The Aqueduct global flood inundation maps used for assessing flood risks have a one square kilometer spatial resolution, and cover only large-scale riverine flood and coastal storm surge with sea-level rise taken into account. The spatial resolution is relatively coarse for risk assessment at the facility level. Flash and groundwater floods are not included, because no such data are available at the global scale in the public domain.

Some global climate and hydrology datasets adopted in our assessment use different forcing data. For example, the water temperature data from ref. 42 is forced with ERA-40 and ERA-Interim, but air and dew point temperatures used for calculating wet-bulb temperatures are from ERA5, which introduces potential comparability limitations to our assessment process. However, quantile-mapping-based bias corrections are conducted, aiming to minimize limitations in comparing indicators with different forcing data.

We use the 12-month Standardized Precipitation-Evapotranspiration Index (SPEI) drought index to model water levels in rivers and/or reservoirs; however, it may not accurately reflect water availability in these water bodies. Twelve-month SPEI drought index uses meteorological data, including precipitation, temperature, and evapotranspiration to approximate changes in streamflow, a hydrological variable. The correlation between SPEI and streamflow is generally very high, but can vary in different river basins43. In addition, we calculate 12-month SPEI using outputs from seven CMIP5 climate models. The grid resolution of these models can be as large as 2.0225° by 2.5°, or about 224 km by 278 km at the equator44. We may not simulate precise local conditions using coarse resolutions.

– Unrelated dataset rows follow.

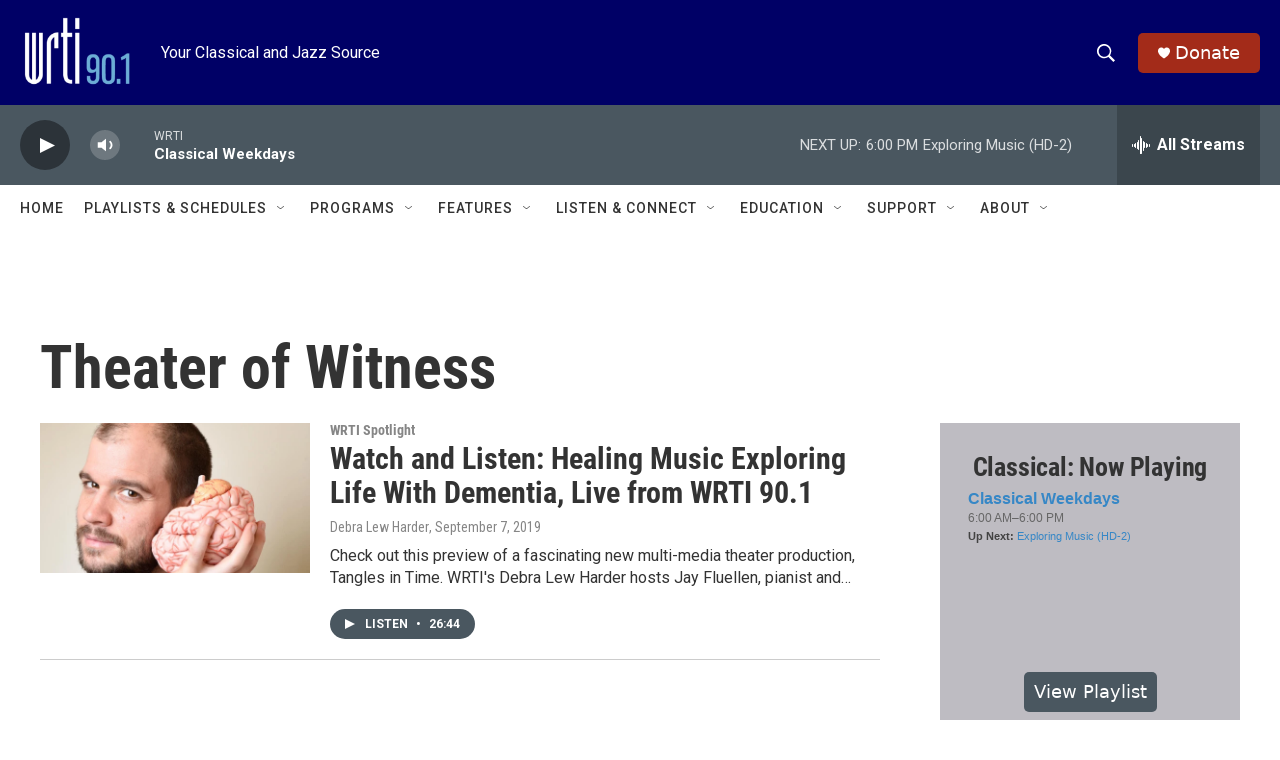

--- FILE ---
content_type: text/html; charset=utf-8
request_url: https://www.google.com/recaptcha/api2/aframe
body_size: 269
content:
<!DOCTYPE HTML><html><head><meta http-equiv="content-type" content="text/html; charset=UTF-8"></head><body><script nonce="X-Ad7V3eQRpVA9beNz7MkQ">/** Anti-fraud and anti-abuse applications only. See google.com/recaptcha */ try{var clients={'sodar':'https://pagead2.googlesyndication.com/pagead/sodar?'};window.addEventListener("message",function(a){try{if(a.source===window.parent){var b=JSON.parse(a.data);var c=clients[b['id']];if(c){var d=document.createElement('img');d.src=c+b['params']+'&rc='+(localStorage.getItem("rc::a")?sessionStorage.getItem("rc::b"):"");window.document.body.appendChild(d);sessionStorage.setItem("rc::e",parseInt(sessionStorage.getItem("rc::e")||0)+1);localStorage.setItem("rc::h",'1769083508213');}}}catch(b){}});window.parent.postMessage("_grecaptcha_ready", "*");}catch(b){}</script></body></html>

--- FILE ---
content_type: text/javascript; charset=utf-8
request_url: https://api.composer.nprstations.org/v1/widget/53c7dbe1e1c8b9c77b4b9b6e/now?bust=553030646&callback=jQuery172039189981276360175_1769083506289&format=jsonp&date=2026-01-22&times=true&_=1769083506495
body_size: 402
content:
/**/ typeof jQuery172039189981276360175_1769083506289 === 'function' && jQuery172039189981276360175_1769083506289("<!--NOW PLAYING WIDGET --><div class=\"whatson-block\"><div class=\"whatson-program\"><a href=\"https://www.wrti.org/programs/classical-weekdays\" target=\"_blank\" class=\"whatson-programName\">Classical Weekdays</a><span>6:00 AM&#8211;6:00 PM</span></div><p><b>Up Next: </b><a href=\"https://www.wrti.org/programs/exploring-music-bill-mcglaughlin\" target=\"_blank\">Exploring Music (HD-2)</a></p></div>");

--- FILE ---
content_type: text/javascript; charset=utf-8
request_url: https://api.composer.nprstations.org/v1/widget/53c7dca6e1c8c27e811ab2ae/now?bust=159336595&callback=jQuery17207850456382426598_1769083506354&format=jsonp&date=2026-01-22&times=true&_=1769083507111
body_size: 372
content:
/**/ typeof jQuery17207850456382426598_1769083506354 === 'function' && jQuery17207850456382426598_1769083506354("<!--NOW PLAYING WIDGET --><div class=\"whatson-block\"><div class=\"whatson-program\"><a href=\"https://www.wrti.org/programs/jazz-through-day\" target=\"_blank\" class=\"whatson-programName\">Jazz Through the Day (HD-2)</a><span>6:00 AM&#8211;6:00 PM</span></div><p><b>Up Next: </b><a href=\"https://www.wrti.org/show/evening-jazz\" target=\"_blank\">Evening Jazz</a></p></div>");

Indirect impacts, e.g., grid and fuel storage and transportation exposure to wildfire, cold snaps, and floods, and disruptions to fuel transportation and staff commuting due to floods and other factors are not accounted for. The indirect impact can be severe and sometimes detrimental to power-generating assets45. Impact on electricity demand was not studied either. Due to limitations on the necessary data needed for conducting indirect impact assessment at a global scale, we decided to focus on assessing direct impact.

Spatial and temporal correlations between hazards as well as grid effects on power-generation volatility are not explicitly included in our modeling efforts. Climate-related physical hazards are correlated both spatially and temporally. Power plants in a large geographical area could be exposed to multiple hazards and lose generation capacity simultaneously. We analyze impacts from these hazards individually but these impacts could aggregate and result in larger generation loss. There is also a systemic risk if all power plants in a large area lose power, a scenario we do not analyze in this paper.

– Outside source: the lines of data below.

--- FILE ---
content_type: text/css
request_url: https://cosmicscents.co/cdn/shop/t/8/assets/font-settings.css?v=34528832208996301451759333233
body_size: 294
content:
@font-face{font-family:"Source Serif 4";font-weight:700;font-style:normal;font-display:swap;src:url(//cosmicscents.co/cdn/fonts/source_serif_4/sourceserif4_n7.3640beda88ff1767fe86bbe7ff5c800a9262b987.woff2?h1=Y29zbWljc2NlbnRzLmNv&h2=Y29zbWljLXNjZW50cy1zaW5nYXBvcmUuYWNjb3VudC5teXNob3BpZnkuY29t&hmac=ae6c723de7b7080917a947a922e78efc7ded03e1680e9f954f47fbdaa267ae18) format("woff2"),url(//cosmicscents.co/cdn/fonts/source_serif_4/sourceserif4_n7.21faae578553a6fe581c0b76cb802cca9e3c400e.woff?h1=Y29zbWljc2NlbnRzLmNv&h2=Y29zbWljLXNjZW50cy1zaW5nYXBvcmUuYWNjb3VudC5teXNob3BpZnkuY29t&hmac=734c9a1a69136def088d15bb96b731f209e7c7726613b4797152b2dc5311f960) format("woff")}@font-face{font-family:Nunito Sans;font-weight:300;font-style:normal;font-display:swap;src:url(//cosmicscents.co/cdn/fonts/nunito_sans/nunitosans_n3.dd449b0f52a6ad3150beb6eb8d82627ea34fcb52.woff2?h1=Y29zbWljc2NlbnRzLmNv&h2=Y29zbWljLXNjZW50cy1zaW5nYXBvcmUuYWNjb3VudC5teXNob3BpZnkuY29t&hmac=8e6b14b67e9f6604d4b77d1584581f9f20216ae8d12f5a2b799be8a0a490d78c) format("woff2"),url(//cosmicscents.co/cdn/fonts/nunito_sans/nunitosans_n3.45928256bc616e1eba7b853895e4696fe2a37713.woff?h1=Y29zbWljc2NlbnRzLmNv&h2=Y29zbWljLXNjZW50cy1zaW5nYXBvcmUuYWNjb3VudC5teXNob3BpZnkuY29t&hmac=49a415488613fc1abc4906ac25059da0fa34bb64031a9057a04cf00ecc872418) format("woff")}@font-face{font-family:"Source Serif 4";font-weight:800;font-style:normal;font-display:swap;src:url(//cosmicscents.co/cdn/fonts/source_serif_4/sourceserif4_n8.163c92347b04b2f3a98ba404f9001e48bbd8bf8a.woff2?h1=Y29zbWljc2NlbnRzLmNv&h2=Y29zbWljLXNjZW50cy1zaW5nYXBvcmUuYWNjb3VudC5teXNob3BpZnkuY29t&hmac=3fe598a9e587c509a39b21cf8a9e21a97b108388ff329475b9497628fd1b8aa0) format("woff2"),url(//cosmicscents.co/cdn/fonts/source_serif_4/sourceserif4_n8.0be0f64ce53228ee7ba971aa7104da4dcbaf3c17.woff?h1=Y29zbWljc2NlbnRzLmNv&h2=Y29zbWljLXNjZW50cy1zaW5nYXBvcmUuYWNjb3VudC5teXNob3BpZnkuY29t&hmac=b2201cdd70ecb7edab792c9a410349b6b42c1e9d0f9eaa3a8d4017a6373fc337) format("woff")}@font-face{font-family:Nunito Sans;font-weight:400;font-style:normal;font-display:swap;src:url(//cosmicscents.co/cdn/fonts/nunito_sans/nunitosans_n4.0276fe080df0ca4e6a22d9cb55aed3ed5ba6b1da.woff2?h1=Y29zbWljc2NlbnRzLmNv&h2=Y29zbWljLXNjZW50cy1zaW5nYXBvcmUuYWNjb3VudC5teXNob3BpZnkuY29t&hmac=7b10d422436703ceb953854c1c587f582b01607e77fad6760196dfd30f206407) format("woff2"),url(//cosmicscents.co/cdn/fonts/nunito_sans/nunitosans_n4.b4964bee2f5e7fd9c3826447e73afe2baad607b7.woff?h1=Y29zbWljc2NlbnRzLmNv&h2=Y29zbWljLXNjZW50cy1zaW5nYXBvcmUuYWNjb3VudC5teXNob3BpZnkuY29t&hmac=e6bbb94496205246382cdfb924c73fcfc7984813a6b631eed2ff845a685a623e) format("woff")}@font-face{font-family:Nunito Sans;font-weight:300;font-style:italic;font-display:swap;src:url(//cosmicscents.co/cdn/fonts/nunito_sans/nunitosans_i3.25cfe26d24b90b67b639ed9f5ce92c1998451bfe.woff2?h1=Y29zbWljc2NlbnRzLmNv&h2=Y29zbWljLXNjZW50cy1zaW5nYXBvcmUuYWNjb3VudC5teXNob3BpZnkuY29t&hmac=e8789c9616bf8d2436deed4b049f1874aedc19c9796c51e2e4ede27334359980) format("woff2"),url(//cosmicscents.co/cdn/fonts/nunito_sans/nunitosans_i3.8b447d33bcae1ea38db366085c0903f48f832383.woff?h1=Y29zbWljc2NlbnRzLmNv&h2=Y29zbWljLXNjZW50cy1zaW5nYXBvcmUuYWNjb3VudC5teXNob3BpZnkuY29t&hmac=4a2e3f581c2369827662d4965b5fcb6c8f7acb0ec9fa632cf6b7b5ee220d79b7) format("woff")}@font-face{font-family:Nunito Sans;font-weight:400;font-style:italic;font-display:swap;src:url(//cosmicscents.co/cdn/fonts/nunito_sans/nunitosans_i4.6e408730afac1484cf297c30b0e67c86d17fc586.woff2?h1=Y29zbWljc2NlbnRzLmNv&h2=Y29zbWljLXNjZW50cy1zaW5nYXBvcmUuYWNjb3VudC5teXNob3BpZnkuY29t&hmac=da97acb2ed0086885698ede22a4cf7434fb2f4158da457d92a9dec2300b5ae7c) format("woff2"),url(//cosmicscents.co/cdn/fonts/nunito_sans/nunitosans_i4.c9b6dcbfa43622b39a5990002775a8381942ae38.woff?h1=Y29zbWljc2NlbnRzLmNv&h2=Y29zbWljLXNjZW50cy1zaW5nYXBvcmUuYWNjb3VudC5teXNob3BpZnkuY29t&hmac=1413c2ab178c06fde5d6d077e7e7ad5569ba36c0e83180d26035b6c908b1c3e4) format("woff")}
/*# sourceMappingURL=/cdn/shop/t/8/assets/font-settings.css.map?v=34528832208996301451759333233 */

Although we collect and use hazard- and technology-specific vulnerability factors to determine how hazards affect power plant generation, the vulnerability of one power plant could be different from another power plant even if they are using the same technology. For example, we use the same water temperature threshold for thermal power plants using wet-cooled power plants, but these power plants could be designed or optimized to operate at different tower dimensions, water consumption rates, exit air temperature, etc.46,47. The design and optimization differences could result in varying vulnerabilities to hazards.

2030 is selected as the assessment horizon for our study based on consultations with EBRD, as ten years into the future is the most relevant timeframe for the bank in terms of internal strategy-making and external communications with its clients for practical reasons. However, there are benefits of extending the horizon beyond 2030. For example, portfolio-level physical climate risks could really increase exponentially in decades after 2030 under high emission scenarios, as effects of climate change scenarios on hazard severity start to kick in around 2030. The climate and water projection data we used in our method allow for extending horizons to 2100.